**読解用の抜粋**.
────────────────────────────────────────

1. 複数のバンクを順に切り換えながら、バンクごとのロウアドレスを印加してメモリアクセスする。
2. いずれかのバンクに戻り、そのバンクの、前回と同じロウアドレスを印加してメモリアクセスする。
ステップ1. 第1バンクBANK1のロウアドレスADRS_ROW1にアクセスする。
ステップ2. 第2バンクBANK2のロウアドレスADRS_ROW2にアクセスする。
ステップ3. 第3バンクBANK3のロウアドレスADRS_ROW3にアクセスする。
ステップ4. 第4バンクBANK4のロウアドレスADRS_ROW4にアクセスする。
ステップ5. 再度、第1バンクBANK1のロウアドレスADRS_ROW1にアクセスする。
パターンプログラムによって、アクセス先の第1バンクBANK1を指定するバンクアドレスBAを含むメモリ制御信号MCNTが生成される。また、アドレス演算回路10によりDUT200のアクセス先を指定するロウアドレスADRS_ROW1、カラムアドレスADRS_COLが生成される。試験装置100は、メモリ制御信号MCNTに含まれるバンクアドレスBA、アドレスADRS_ROW1、ADRS_COLを利用してDUT200にアクセスする。
パターンプログラムにより、第1バンクBANK1を示すバンクアドレスBAを含むメモリ制御信号MCNTが生成される。リードアドレス設定回路18は、バンクアドレスBAを含むメモリ制御信号MCNTを受け、バンクアドレスBAに応じたロードアドレスlaを設定する。具体的には、第1バンクBANK1を指定するバンクアドレスBAからロードアドレスla(=#1)を生成し、ロウアドレス用メモリ12のリードアドレス端子RAに供給する。その結果、ロウアドレス用メモリ12のリードデータ端子RDからは、アドレス#1にセーブされているロウアドレスADRS_ROW1が出力される。
比較のために、図2のパターン発生器104のライトアドレス設定回路16およびリードアドレス設定回路18がそれぞれ、アドレス演算回路10により生成されるアドレスadrs_wおよびadrs_rにもとづいてロウアドレス用メモリ12にアクセスする場合の処理について検討する。
ステップ1~4については上述した処理と同様である。

────────────────────────────────────────

**データ欄**.

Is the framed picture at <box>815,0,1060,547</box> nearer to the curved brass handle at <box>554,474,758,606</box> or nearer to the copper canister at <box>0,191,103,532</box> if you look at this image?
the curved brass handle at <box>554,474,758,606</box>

────────────────────────────────────────

**指示文 1**. メモリアクセスの抜粋で「パターンプログラムにより、第1バンクBANK1を示す」で始まる段落を、主な事実を残して箇条書きに書き直すこと。
**指示文 2**. メモリアクセスの抜粋の続きを、最後の文の次から書くこと。
データはこの作業には関係しない。

**回答文 1**.
- パターンプログラムが、第1バンクBANK1を示すバンクアドレスBAを含むメモリ制御信号MCNTを生成する。
- リードアドレス設定回路18がメモリ制御信号MCNTを受け、バンクアドレスBAからロードアドレスla(=#1)を生成する。
- ロードアドレスlaは、ロウアドレス用メモリ12のリードアドレス端子RAに供給される。
- その結果、ロウアドレス用メモリ12のリードデータ端子RDから、アドレス#1にセーブされているロウアドレスADRS_ROW1が出力される。

**回答文 2**.
パターンプログラムにより、第1バンクBANK1を示すバンクアドレスBAを含むメモリ制御信号MCNTが生成される。リードアドレス設定回路18は、バンクアドレスBAを含むメモリ制御信号MCNTを受け、バンクアドレスBAに応じたロードアドレスla(=#1)を生成する。
Claims (6)
- マルチバンク構成を有する被試験メモリを検査する試験装置に搭載されるパターン発生器であって、
前記被試験メモリのアクセス先を示すロウアドレスを生成するアドレス演算回路と、
前記アドレス演算回路により生成された前記ロウアドレスをバンクごとに記憶するロウアドレス用メモリと、
を備え、
前記被試験メモリに印加するバンクアドレスを含み、プログラムにより生成されるメモリ制御信号を、前記ロウアドレス用メモリに前記ロウアドレスを書き込む際のセーブアドレス、ならびに前記ロウアドレス用メモリから前記ロウアドレスを読み出す際のロードアドレスとして利用することを特徴とするパターン発生器。 - 前記メモリにアクセスする際のバースト長を設定するために前記プログラムにより生成される制御信号を受け、バースト長に応じた期間、前記ロウアドレス用メモリから読み出した前記ロウアドレスを保持する出力保持回路をさらに備えることを特徴とする請求項1に記載のパターン発生器。
- 前記アドレス演算回路は、前記ロウアドレスに加えて、前記ロウアドレス用メモリに対するセーブアドレスおよびロードアドレスを生成可能に構成され、
前記パターン発生器は、
前記メモリ制御信号と前記アドレス演算回路によって生成される前記セーブアドレスのいずれかを選択して、前記ロウアドレス用メモリに前記ロウアドレスを書き込む際のアドレスとして出力するライトアドレス設定部と、
前記メモリ制御信号と前記アドレス演算回路によって生成される前記ロードアドレスのいずれかを選択して、前記ロウアドレス用メモリから前記ロウアドレスを読み出す際のアドレスとして出力するリードアドレス設定部と、
をさらに備えることを特徴とする請求項1または2に記載のパターン発生器。 - 前記パターン発生器は、
前記アドレス演算回路によって生成されるロウアドレスと、プログラムに応じて生成されるロウアドレスのいずれかを選択して、前記ロウアドレス用メモリに書き込むべきデータ信号として出力するデータ設定部をさらに備えることを特徴とする請求項1から3のいずれかに記載のパターン発生器。 - 前記ロウアドレス用メモリから読み出したロウアドレスと前記アドレス演算回路により生成されるロウアドレスのいずれかを選択する出力選択回路をさらに備えることを特徴とする請求項1から3のいずれかに記載のパターン発生器。
- 請求項1から5のいずれかに記載のパターン発生器を備えることを特徴とするメモリの試験装置。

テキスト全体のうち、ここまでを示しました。